5. There are pathological findings of AMI.

Differential diagnosis

1. Stable angina: Chest pain is often induced by physical labor or emotional excitement (such as anger, anxiety, excessive excitement, etc.), satiety, cold, smoking, tachycardia, shock, etc. can also be induced. The pain often occurs at the time of labor or excitement, not after a day of exhaustion. Typical angina often recurs under similar conditions, but sometimes the same labor causes angina only in the morning and not in the afternoon. After the pain appears, it gradually increases gradually, and then disappears within 3 to 5 minutes. Stop the activity that originally induced the symptoms or sublingual nitroglycerin to relieve it within a few minutes.

2. Aortic dissection: chest pain begins to reach the peak, often radiates to the back, ribs, abdomen, waist and lower limbs. The blood pressure and pulse of the upper limbs can be significantly different, and there may be aortic regurgitation, occasionally confusion. Symptoms of nervous system damage such as hemiplegia. However, serum-free myocardial necrosis markers can be identified. Two-dimensional echocardiography, X-ray or magnetic resonance tomography is helpful for diagnosis.

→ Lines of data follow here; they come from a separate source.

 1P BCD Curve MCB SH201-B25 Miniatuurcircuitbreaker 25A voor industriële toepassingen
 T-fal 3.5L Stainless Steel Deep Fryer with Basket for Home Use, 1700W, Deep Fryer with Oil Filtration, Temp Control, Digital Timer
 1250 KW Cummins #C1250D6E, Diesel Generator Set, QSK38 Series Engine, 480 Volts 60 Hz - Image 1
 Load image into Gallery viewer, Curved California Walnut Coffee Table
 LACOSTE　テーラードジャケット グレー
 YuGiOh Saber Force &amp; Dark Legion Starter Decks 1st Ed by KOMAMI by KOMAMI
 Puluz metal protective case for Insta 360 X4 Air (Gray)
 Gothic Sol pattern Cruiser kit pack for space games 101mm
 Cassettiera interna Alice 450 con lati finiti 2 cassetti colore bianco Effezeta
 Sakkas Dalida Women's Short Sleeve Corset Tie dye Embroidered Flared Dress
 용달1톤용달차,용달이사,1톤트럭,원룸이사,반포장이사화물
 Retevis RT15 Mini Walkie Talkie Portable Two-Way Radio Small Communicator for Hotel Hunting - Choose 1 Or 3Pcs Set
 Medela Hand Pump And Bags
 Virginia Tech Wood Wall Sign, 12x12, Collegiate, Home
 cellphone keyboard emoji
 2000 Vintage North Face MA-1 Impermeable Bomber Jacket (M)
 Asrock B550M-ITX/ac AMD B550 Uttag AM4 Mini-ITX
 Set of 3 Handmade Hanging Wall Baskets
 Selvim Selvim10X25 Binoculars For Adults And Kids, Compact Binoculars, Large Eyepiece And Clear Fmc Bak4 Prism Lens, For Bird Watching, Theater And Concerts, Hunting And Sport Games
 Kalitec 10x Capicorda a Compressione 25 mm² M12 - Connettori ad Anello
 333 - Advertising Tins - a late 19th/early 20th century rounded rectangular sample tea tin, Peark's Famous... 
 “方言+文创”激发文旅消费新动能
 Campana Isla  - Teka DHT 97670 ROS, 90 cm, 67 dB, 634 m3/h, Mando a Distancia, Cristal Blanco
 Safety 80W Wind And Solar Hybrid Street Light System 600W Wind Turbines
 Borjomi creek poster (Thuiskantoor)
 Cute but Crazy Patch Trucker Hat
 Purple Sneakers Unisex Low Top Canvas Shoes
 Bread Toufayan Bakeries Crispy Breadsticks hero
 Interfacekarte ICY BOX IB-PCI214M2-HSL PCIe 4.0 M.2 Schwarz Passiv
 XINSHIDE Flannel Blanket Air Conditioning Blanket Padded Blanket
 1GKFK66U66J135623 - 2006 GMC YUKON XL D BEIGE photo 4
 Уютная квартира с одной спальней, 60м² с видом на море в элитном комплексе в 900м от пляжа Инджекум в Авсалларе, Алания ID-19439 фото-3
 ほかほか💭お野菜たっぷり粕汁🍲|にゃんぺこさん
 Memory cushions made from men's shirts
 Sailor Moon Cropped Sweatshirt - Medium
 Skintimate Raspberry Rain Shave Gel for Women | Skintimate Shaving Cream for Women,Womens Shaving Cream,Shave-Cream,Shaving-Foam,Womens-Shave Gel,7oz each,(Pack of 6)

3. Acute pulmonary embolism: chest pain, hemoptysis, dyspnea and shock can occur. However, there is a sharp increase in right heart load such as cyanosis, second heart sound in the pulmonary valve area, jugular vein filling, hepatomegaly, and lower extremity edema. The electrocardiogram shows that the S-wave of the I lead is deepened, the T-wave of the lead III of the III lead is inverted, the left side of the chest lead is shifted to the left, and the T-wave of the right chest lead is inverted, which can be identified.

4. Acute abdomen: acute pancreatitis, peptic ulcer perforation, acute cholecystitis, cholelithiasis, etc., have upper abdominal pain, may be accompanied by shock. Careful examination of medical history, physical examination, electrocardiogram, serum myocardial enzymes and troponin assay can assist in the identification.

5. Acute pericarditis: The pain and fever of pericarditis occur at the same time. When breathing and coughing, it is aggravated. In the early stage, there is pericardial friction. The latter and pain disappear in the pericardial cavity. The systemic symptoms are generally worse than AMI. Electrocardiogram is excluded. Except for aVR, the rest of the leads have ST-segmented downwards and T-waves inverted, and no abnormal Q waves appear.

Was this article helpful?

The material in this site is intended to be of general informational use and is not intended to constitute medical advice, probable diagnosis, or recommended treatments.